Портье держал на ладони бумагу, придерживая ее растопыренными пальцами. Он быстро просмотрел ее и наколол на предназначенную для этого шпильку. Острие прошло между указательным и средним пальцем. Портье усмехнулся.

— С этим надо быть осторожней, — сказал он. — Вам нужна комната?

— Да, — сказал человек, — мне нужна комната на первом этаже.

— На первом этаже комнат нет.

— Все заняты? — спросил человек. Его звали Роумер Вестон. Он был актером.

— Внизу у нас вообще нет номеров, — ответил портье, — и никогда не было.

— Не люблю комнат на верхних этажах, — звучно и нараспев, как священник, произнес Вестон. Это был пожилой человек с длинным лицом. Поля его серой шляпы были загнуты вверх.

— Очень сожалею, — сказал портье, пристально глядя на приезжего. — Во всех гостиницах города… ни в одной нет номеров на нижнем этаже.

— Понимаю…

— Да… вот так, — сказал портье. — Но есть хорошая комната на втором этаже.

Актер не ответил. Портье подозвал коридорного. Коридорный быстро подошел к ним. В верхней челюсти у него блестел золотой зуб.

— Что угодно? — спросил коридорный.

Портье перевел взгляд с коридорного на приезжего. Он ждал, что скажет приезжий.

— Хорошая комната, — сказал портье. — Можете посмотреть.

— Да, — произнес приезжий. — Да…

— Желаете сейчас подняться, сэр? — спросил коридорный с золотым зубом.
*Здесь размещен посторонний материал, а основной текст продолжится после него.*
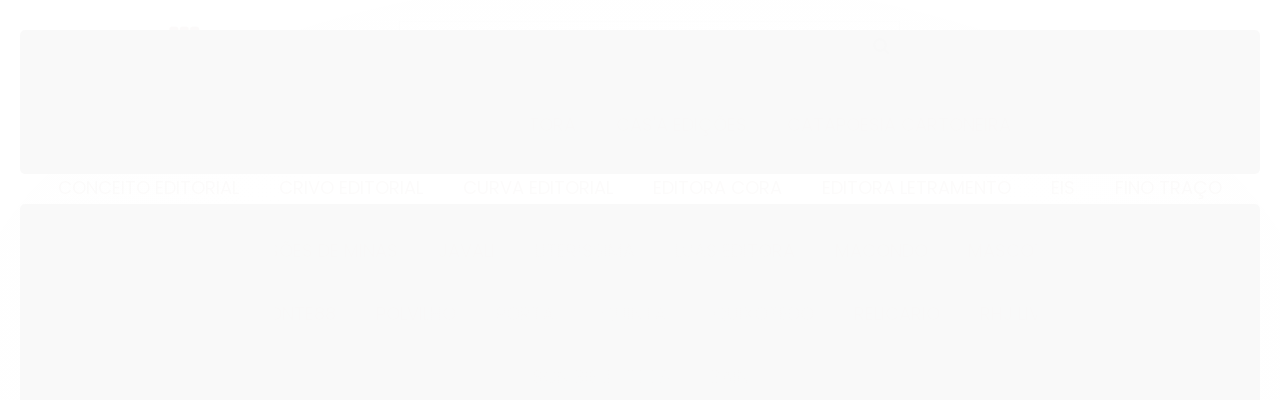

--- FILE ---
content_type: text/css
request_url: https://loja.estantemineira.com.br/tema.css?v=20240916-130544
body_size: 505
content:
body {

	font-family: 'Roboto'
	
	,sans-serif;


	
	
	
		background-position: top center;
	
	
		background-attachment: scroll;
	
	
		background-repeat: repeat;
	

}

:root {
  --cor-principal: #5A2201;
	--cor-botao: #5A2201;
}
a, a:hover, a:focus, .cor-principal, .menu a:hover, .atributo-comum a:hover span, .atributo-comum .active a span { color: #5A2201; } /* Cor Principal - Textos e Links */
.fundo-principal, .botao.principal, .botao.principal:hover, .menu li:hover > a .fundo-secundario, .flex-control-paging li a.flex-active, .dropdown-menu > li > a:hover, .filtro.lista ul li label:hover, .filtro.lista ul li.active label , .menu-simples li a:hover, .menu-simples li.active a { background-color: #5A2201; } /* Cor Principal - Background */
.borda-principal, .atributos ul li a:hover, .atributos ul li.active a, .tema-scuro .nav-tabs li.active a, .elastislide-carousel ul li.active a { border-color: #5A2201; } /* Cor Principal - Bordas */



:root {
  --cor-secundaria: #F2A00F;
}
.cor-secundaria { color: #F2A00F; }
.fundo-secundario { background-color: #F2A00F; }
.borda-secundaria { border-color: #F2A00F; }



.titulo {
	font-family: 'Open Sans'
  
  , serif;
	
	
}



#cabecalho {

	
		
		
		background-color: #FFFFFF;
		
		
		background-position: top center;
		
		
			background-repeat: repeat;
		
	
}



.barra-inicial { background-color: #FFFFFF; }


.barra-inicial .canais-contato span, .barra-inicial .canais-contato a, .barra-inicial .canais-contato i { color: #000000; }



#rodape .institucional {
	
		
		
		background-color: #712C12;
		
		
		background-position: top center;
		
		
			background-repeat: repeat;
		
	
}


:root {
	--cor-botao: #3FB322;
}
.botao.principal.botao-comprar, .botao.principal.grande, .acoes-produto-responsiva .tag-comprar { background-color: #3FB322; }





--- FILE ---
content_type: text/css
request_url: https://loja.estantemineira.com.br/avancado.css?v=20240916-130544
body_size: 66
content:
.links-rodape-categorias li {
    color:#f2a00f;
}

#rodape .titulo {
    border-bottom: 1px solid #f2a00f;
}

.rastreio-content{
    display:none !important;
}

#rodape .institucional {
    padding: 50px 10px 70px 150px;
}

@media only screen and (max-width: 768px) {
    #rodape .institucional {
    padding: 20px 20px 20px 20px;
}
}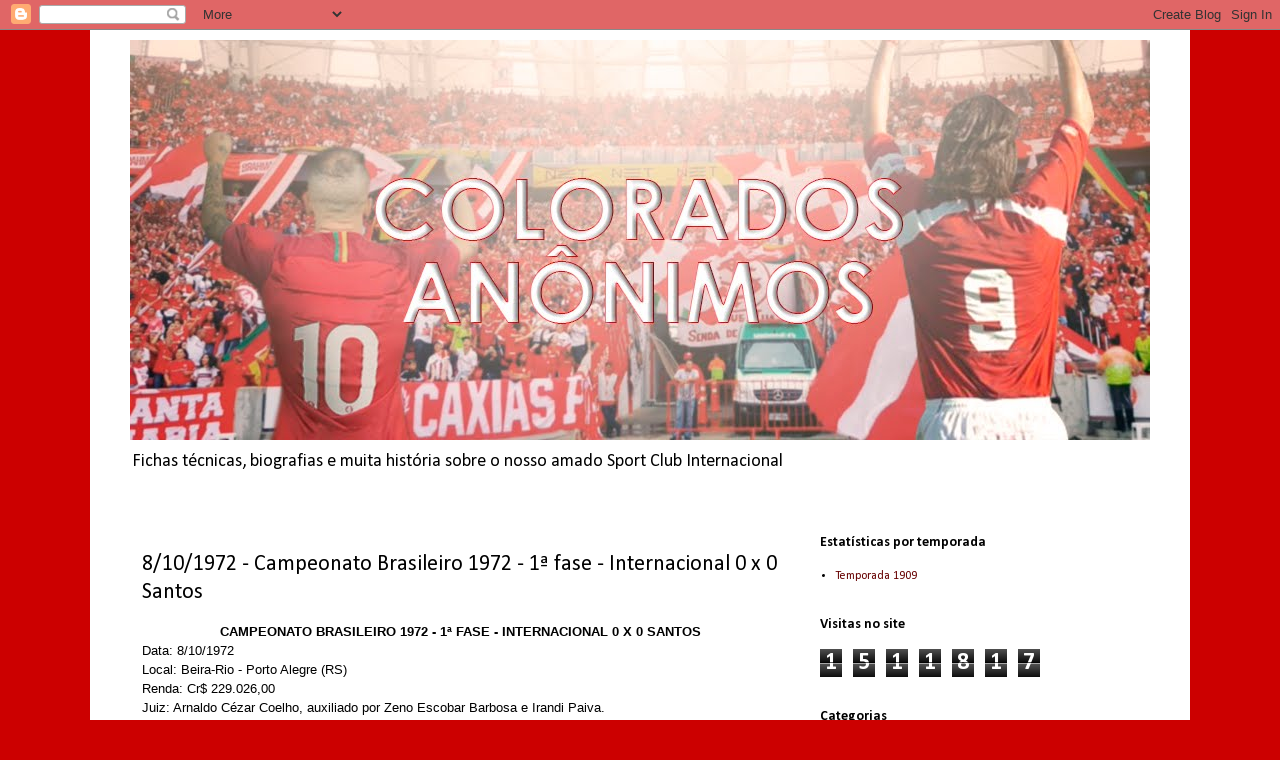

--- FILE ---
content_type: text/html; charset=UTF-8
request_url: https://www.coloradosanonimos.com.br/b/stats?style=BLACK_TRANSPARENT&timeRange=ALL_TIME&token=APq4FmD7SmLQIWBhjZW5HitEjgU5TdTRI6SfrR7-G0PGHA0YlDeXTX5MqkcUvhonrCEhC8NPYKzWWy_VnHsJQQyaLo81sLV6gg
body_size: 47
content:
{"total":1511817,"sparklineOptions":{"backgroundColor":{"fillOpacity":0.1,"fill":"#000000"},"series":[{"areaOpacity":0.3,"color":"#202020"}]},"sparklineData":[[0,39],[1,94],[2,86],[3,61],[4,100],[5,78],[6,57],[7,55],[8,50],[9,46],[10,60],[11,85],[12,52],[13,56],[14,51],[15,62],[16,56],[17,63],[18,44],[19,34],[20,54],[21,52],[22,38],[23,43],[24,34],[25,38],[26,32],[27,32],[28,39],[29,8]],"nextTickMs":211764}

--- FILE ---
content_type: text/html; charset=utf-8
request_url: https://www.google.com/recaptcha/api2/aframe
body_size: 269
content:
<!DOCTYPE HTML><html><head><meta http-equiv="content-type" content="text/html; charset=UTF-8"></head><body><script nonce="RGoZV4Ip_mOkxiYl8Hh05Q">/** Anti-fraud and anti-abuse applications only. See google.com/recaptcha */ try{var clients={'sodar':'https://pagead2.googlesyndication.com/pagead/sodar?'};window.addEventListener("message",function(a){try{if(a.source===window.parent){var b=JSON.parse(a.data);var c=clients[b['id']];if(c){var d=document.createElement('img');d.src=c+b['params']+'&rc='+(localStorage.getItem("rc::a")?sessionStorage.getItem("rc::b"):"");window.document.body.appendChild(d);sessionStorage.setItem("rc::e",parseInt(sessionStorage.getItem("rc::e")||0)+1);localStorage.setItem("rc::h",'1766732840303');}}}catch(b){}});window.parent.postMessage("_grecaptcha_ready", "*");}catch(b){}</script></body></html>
— Я не желаю сейчас подниматься, — проговорил актер. — Я вообще не хочу никуда подниматься. Можете отнести мои вещи.

— Слушаю, сэр. Сейчас отнесу.

Коридорный отошел и взял два чемодана. Роумер смотрел, как он поднимается по лестнице, и вдруг побежал за ним.

— Окно в номере запирается? — спросил он коридорного.

— На нем есть задвижка. Окно запирается.

— Я пойду посмотрю, — сказал Роумер и вошел вслед за коридорным в номер. Окно было открыто, оно выходило в переулок. Человек по имени Роумер Вестон подошел к окну и захлопнул его. Между рамой и кружевной занавеской валялись мертвые мухи; закрывая окно, он раздавил их. Поднявшаяся пыль набилась ему в нос. Актер подергал окно.